Artist interview: Dušan Otašević

Was ‘pop art’ a term used by yourself or colleagues or was there a different terminology that referred to a new figurative art movement in the 1960s and early 1970s?

In 1966, an exhibition by a group of young artists entitled New Figuration of the Belgrade Circle was held in Belgrade. Apart from the commitment to figurative expression, there were no other unifying elements between the artists. The term new figuration was used later to mark an orientation towards a figurative mode of expression, which was different from figuration of the period between the two wars.

Did you ever consider yourself (now or in the past) a pop artist?

I did not declare myself a pop artist, although my works from that period do feature some elements of American pop art. I felt closer to European new figuration because of its more complex choice of topics. I sometimes used to call my artistic products ‘OTAŠEVIĆ PROCESSED GOODS’.

Did your work engage with current events in the 1960s and early 1970s?

Some of my work from that period came into being as a result of my opposition to the ruling socialist ideology in Yugoslavia, or as a reaction to world events such as the senseless war in Vietnam.

How did you choose the subject matter for your work included in The World Goes Pop?

I brought some propaganda materials back from my trip to the USSR in 1965. For the triptych Towards Communism on Lenin’s Course, which will be shown as part of The World Goes Pop exhibition, I used a poster with the portrait of Lenin in a characteristic speech-giving pose on a podium, but I added a red five-pointed star and a traffic sign prohibiting right turns.

Where did you get your imagery from (what, if any, sources did you use)?

My newly acquired knowledge of the existence of pop art as a new artistic expression coincided with my affinity for ‘folk art’: handmade signs that hang over craft shops, ‘cooking poetry’ (hand-embroidered motifs and rhymes popular in Central Europe, used as decoration in the kitchen) or fairground treats such as ‘gingerbread hearts’. I would sometimes incorporate such a mixture of amateur products and kitsch into my work.

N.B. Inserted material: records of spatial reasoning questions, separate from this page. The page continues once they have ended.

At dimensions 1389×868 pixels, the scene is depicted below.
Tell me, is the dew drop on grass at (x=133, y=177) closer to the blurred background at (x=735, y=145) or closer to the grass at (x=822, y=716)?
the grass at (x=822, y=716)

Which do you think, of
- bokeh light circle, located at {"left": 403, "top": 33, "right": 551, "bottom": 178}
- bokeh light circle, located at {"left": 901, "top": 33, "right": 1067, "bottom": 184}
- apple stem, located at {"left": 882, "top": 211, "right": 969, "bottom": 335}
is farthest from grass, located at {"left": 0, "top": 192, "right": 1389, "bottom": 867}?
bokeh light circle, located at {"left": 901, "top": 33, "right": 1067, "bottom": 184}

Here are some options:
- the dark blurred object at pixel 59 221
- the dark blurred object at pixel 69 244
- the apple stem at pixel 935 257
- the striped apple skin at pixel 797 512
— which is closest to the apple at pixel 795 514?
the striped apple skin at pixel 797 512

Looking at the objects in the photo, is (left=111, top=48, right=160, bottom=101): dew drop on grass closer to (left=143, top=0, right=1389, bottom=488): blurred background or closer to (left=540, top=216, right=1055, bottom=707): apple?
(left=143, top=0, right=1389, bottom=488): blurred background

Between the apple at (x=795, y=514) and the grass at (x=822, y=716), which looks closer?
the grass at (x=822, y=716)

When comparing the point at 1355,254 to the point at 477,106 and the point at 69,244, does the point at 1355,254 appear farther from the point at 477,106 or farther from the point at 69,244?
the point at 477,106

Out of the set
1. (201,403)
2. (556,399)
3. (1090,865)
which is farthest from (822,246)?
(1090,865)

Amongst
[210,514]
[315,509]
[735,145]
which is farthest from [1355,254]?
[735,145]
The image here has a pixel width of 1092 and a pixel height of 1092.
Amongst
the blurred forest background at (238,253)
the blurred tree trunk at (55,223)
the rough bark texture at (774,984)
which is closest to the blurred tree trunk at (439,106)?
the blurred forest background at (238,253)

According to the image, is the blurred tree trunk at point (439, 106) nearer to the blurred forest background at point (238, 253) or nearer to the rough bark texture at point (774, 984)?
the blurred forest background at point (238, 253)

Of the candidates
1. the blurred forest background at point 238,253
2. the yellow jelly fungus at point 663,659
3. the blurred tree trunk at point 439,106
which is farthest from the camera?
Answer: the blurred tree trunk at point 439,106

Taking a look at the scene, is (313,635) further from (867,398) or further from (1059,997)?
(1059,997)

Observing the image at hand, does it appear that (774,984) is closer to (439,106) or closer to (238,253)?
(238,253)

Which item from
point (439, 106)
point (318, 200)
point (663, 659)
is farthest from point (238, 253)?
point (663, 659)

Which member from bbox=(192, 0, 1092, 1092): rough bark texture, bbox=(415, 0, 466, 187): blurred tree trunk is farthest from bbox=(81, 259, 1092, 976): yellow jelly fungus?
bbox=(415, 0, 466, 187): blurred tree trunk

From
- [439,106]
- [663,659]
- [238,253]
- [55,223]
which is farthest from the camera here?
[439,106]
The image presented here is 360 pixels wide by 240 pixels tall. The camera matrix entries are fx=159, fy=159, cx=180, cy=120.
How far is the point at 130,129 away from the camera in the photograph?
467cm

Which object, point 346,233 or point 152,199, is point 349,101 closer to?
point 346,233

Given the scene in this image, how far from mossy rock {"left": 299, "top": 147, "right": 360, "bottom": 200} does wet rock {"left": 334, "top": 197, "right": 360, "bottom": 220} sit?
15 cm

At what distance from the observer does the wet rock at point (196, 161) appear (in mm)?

Were you aware of pop art in other parts of the world?

My first discoveries of word pop art were made via art magazines and reproductions that occasionally reached Belgrade.

Was commercial art an influence on your work or the way in which it was made?

Commercial art that could be seen at the beginning of the formation of consumer society in our country [Yugoslavia] appealed to me because of its naïve immediacy and freedom from any knowledge about art.

Was there a feeling at the time that you doing something important and new, making a change…?

At the beginning of my artistic activity I felt close to Filippo Tommaso Marinetti’s idea of burning down the museum. I tried to move away from the language of painting, acquired at the Academy [of Fine Arts in Belgrade], through my choice of topics and mode of execution. I used trivial everyday life moments such as lighting a match or licking ice cream. Instead of classical painting materials I used industrial paints, spray-painted onto aluminium or wooden boards.

Was there an audience for the work at the time – and if so what was their reaction to it?

Art critics recognised and accepted my aspirations to create a new artistic expression, starting from the very first exhibitions of my work. Therefore some of my works found their way into the collections of contemporary art museums. But apart from friends, artists, writers and film directors, art lovers more generally did not have a great desire to embellish their homes with my pieces.

Looking back at these works, what you do think about them now?

Looking back some fifty years, it seems to me that the sharp turn away from easel-painting represented a significant move towards a different understanding, and a broader view of the language of painting.